No. The bill expressly excludes “hospitals, clinics, hospices, nursing homes, or other medical or residential custodial facilities with respect to visitation, recognition of a designated representative for health care decision-making, or refusal to provide medical treatment necessary.”

FADA ensures a hospital will not lose its tax-exempt status or have its federal benefits revoked because, for example, a doctor does not wish to provide marital counseling services in a manner that violates his or her sincerely held religious beliefs.

Will FADA undermine federal civil rights protections, such as those available to employees and customers of for-profit businesses?

No. The bill does not alter or modify civil rights laws protecting people from discrimination in, for example, housing, credit, public accommodations, voting, and does not impact the American Disabilities Act, the Pregnancy Discrimination Act, and other federal civil rights laws. Employees and customers will have recourse to applicable protections under federal or state law just as before.

Will FADA preempt any state non-discrimination laws?

No. The bill applies to the federal government only and does not preempt any state or municipal non-discrimination laws, including those relating to sexual orientation or gender identity.

Will FADA grant religious individuals and institutions special privileges before the law?

No. FADA does not give special privileges to religious individuals or institutions, rather it clarifies that the federal government cannot discriminate against individuals and institutions simply because they believe and act in accordance with their religious belief that marriage is a union between a man and a woman. FADA is aimed specifically toward the federal government and executive agencies that are currently operating under the premise that the First Amendment no longer protects the belief in marriage as a union between one man and one woman.

Will FADA take away the right of members of the LGBT community to challenge religious individuals and institutions in court?

No. FADA does not prevent members of the LGBT community from taking anyone to court. The problem we are seeing now is that the Supreme Court ruling in Obergefell v. Hodges has left the courts in confusion, empowering liberal activist judges to rule however they desire. FADA offers specific protection to those who still believe marriage is a union between one man and one woman in order to limit judicial discretion in current cases.

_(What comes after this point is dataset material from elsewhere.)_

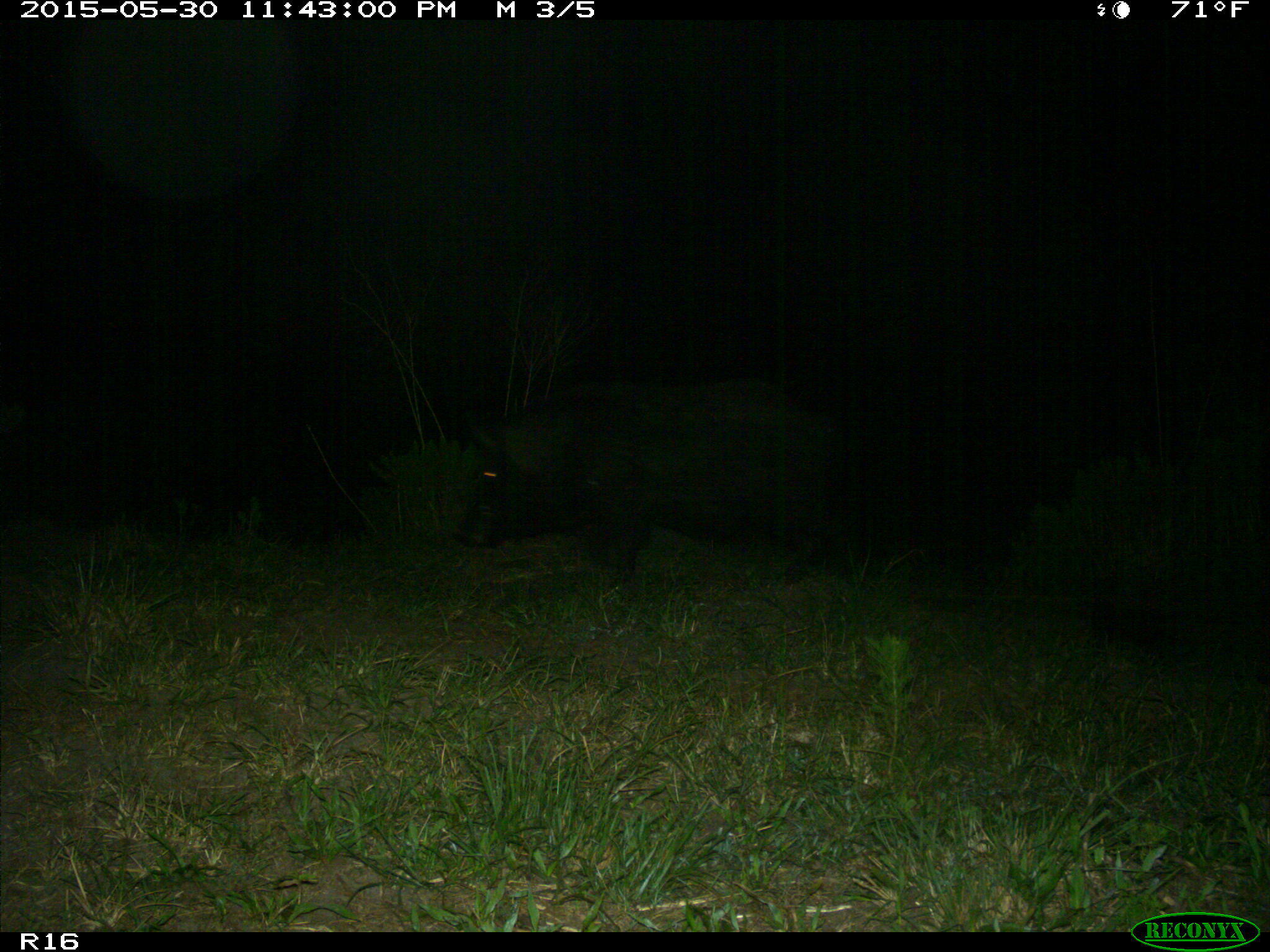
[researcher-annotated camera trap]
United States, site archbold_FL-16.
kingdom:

We should have faith in the courts to not hold religious defendants liable for discrimination if they are innocent. FADA would just increase government intervention in our lives.

Unfortunately, it would be naive to believe liberal activist courts will rule fairly. FADA simply puts guardrails in place for judges to ensure they rule in accordance with First Amendment rights. The Constitution charges Congress, first and foremost, to protect the rights of the people to speak and act in accordance with their religious beliefs, including marriage.

On the contrary, FADA ensures the federal government stays out of the lives of American citizens. FADA helps prevent the federal government from intervening in civil society to force people, and their businesses, to provide goods or services they feel are against their religious beliefs.